The law - the first of its kind in the U.S. - bans the use of petroleum-based plastic bags by large grocery and drug chains. In addition to littering the streets, the city says, the bags are responsible for choking marine life. Instead, stores may offer paper bags or compostable plastic, a more expensive and relatively new offering that grocery stores had lobbied against.
Craig Noble, a San Francisco-based spokesperson for the Natural Resources Defense Council, which supported the ban, says that biodegradable bags are a great choice and have been used successfully in other countries. "America consumes 30 billion plastic bags and 10 billion papers ones each year," he says, which use up 14 million trees and 12 million barrels of oil. The biodegradable bags, he says, "give consumers a way out of making this false 'paper or plastic' choice."
Grocers opposed the ban, says David Heylen, a spokesman for the California Grocers Association, partly because of cost. Regular plastic bags, which don't break down in landfills, cost pennies, he says; paper bags cost 4 to 5 cents, and compostable plastic bags run from 6 to 10 cents. Eventually, those costs will have to be passed on to consumers.

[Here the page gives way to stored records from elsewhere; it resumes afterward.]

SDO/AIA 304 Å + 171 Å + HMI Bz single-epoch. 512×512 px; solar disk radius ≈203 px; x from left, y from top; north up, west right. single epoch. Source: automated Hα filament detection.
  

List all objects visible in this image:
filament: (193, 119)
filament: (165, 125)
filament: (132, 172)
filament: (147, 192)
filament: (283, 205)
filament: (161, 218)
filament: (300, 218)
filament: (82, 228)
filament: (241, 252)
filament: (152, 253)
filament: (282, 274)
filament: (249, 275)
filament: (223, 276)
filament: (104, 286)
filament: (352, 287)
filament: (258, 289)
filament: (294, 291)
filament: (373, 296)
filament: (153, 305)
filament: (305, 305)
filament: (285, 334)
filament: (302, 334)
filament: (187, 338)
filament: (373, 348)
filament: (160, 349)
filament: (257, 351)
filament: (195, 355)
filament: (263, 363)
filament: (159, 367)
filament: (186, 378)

More importantly, he says, "we just don't think this will work. It won't reduce the number of bags used, and we would have preferred a measure which focused on recycling bags. We feel that the people who are motivated enough to go to the trouble of composting their plastic bags are also just as likely to recycle."
For marketers eager to position themselves as environmentally aware, the city's ban on plastic raises interesting positioning questions. After all, if the law requires all stores do the green thing, will stores like Whole Foods or Wild Oats lose their environmental edge with shoppers?
"I don't think so," says John Moore, a consultant and former director of national marketing for Whole Foods, who now runs Brand Autopsy in Austin, Texas. "Consumers are smart enough to know which stores have a mission that is centered around economic sustainability, and something like a plastic bag isn't going to change that. In fact, it reinforces that some stores are proactive, and some are just reactive - consumers can tell the difference."
Of course, some stores are scurrying to get in front of the entire paper-vs.-plastic question by pushing sales of reusable cloth or fiber bags. Noble says there is no arguing that these reusable bags, as long as they're sturdy enough to be laundered after any spills, win hands down. In recent weeks, such supermarket chains as Wegman's have been more aggressively selling them.